Render the lines from the one containing "How much space" through the end of the records, inclusive, as a two-column CSV with the header columns query_text and reply, one row for each line and its answer. Enclose each field in quotation marks and replace any line breaks with spaces.

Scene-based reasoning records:
»»

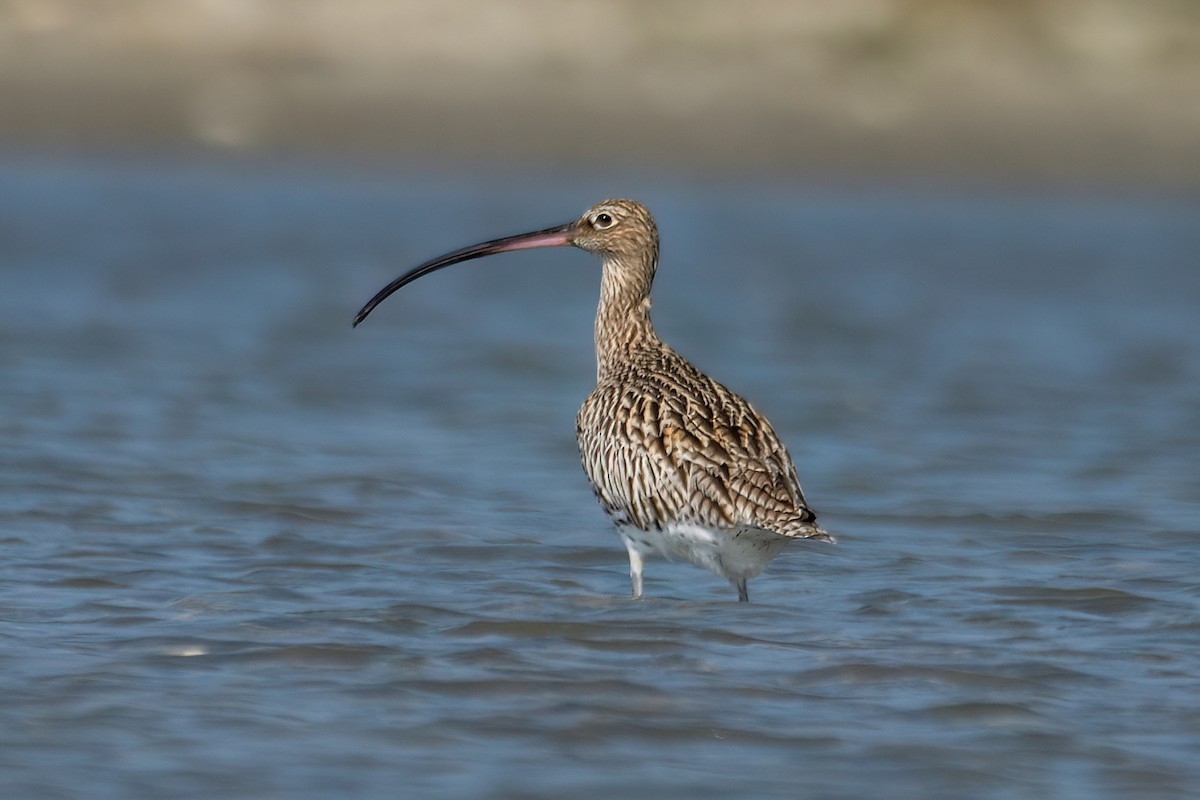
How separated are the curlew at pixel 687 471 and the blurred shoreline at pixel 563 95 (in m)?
14.5

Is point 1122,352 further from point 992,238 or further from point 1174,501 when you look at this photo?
point 992,238

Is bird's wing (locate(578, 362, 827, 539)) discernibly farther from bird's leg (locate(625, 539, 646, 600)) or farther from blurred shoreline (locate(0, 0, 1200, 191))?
blurred shoreline (locate(0, 0, 1200, 191))

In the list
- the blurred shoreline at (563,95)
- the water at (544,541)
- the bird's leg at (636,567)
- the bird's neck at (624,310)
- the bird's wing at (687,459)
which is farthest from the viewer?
the blurred shoreline at (563,95)

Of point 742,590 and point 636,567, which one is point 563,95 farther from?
point 742,590

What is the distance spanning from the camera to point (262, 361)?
41.2 ft

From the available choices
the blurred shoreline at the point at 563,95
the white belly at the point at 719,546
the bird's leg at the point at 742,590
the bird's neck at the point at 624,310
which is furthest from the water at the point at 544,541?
the blurred shoreline at the point at 563,95

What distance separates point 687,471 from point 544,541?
147cm

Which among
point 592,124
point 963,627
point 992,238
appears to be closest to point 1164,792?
point 963,627

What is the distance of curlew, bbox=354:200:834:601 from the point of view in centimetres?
680

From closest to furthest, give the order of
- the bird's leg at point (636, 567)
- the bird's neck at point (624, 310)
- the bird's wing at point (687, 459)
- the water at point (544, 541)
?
1. the water at point (544, 541)
2. the bird's wing at point (687, 459)
3. the bird's leg at point (636, 567)
4. the bird's neck at point (624, 310)

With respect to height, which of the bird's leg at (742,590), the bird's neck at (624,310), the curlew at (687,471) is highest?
→ the bird's neck at (624,310)

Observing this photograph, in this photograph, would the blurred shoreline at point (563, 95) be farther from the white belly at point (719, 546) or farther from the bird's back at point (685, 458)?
the white belly at point (719, 546)

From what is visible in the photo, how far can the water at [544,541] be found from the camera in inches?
214

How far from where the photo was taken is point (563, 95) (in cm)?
2244
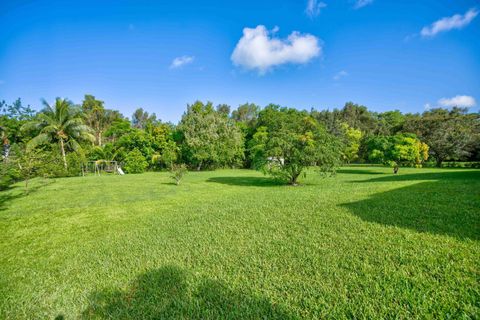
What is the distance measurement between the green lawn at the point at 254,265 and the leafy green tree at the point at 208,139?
74.9ft

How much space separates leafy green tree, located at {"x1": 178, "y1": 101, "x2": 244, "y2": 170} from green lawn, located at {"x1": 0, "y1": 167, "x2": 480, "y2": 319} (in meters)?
22.8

««

*Solution for this exercise:*
query_text,reply
"How much space separates leafy green tree, located at {""x1"": 178, ""y1"": 101, ""x2"": 244, ""y2"": 170} from green lawn, located at {""x1"": 0, ""y1"": 167, ""x2"": 480, ""y2"": 319} (in meters)?","22.8"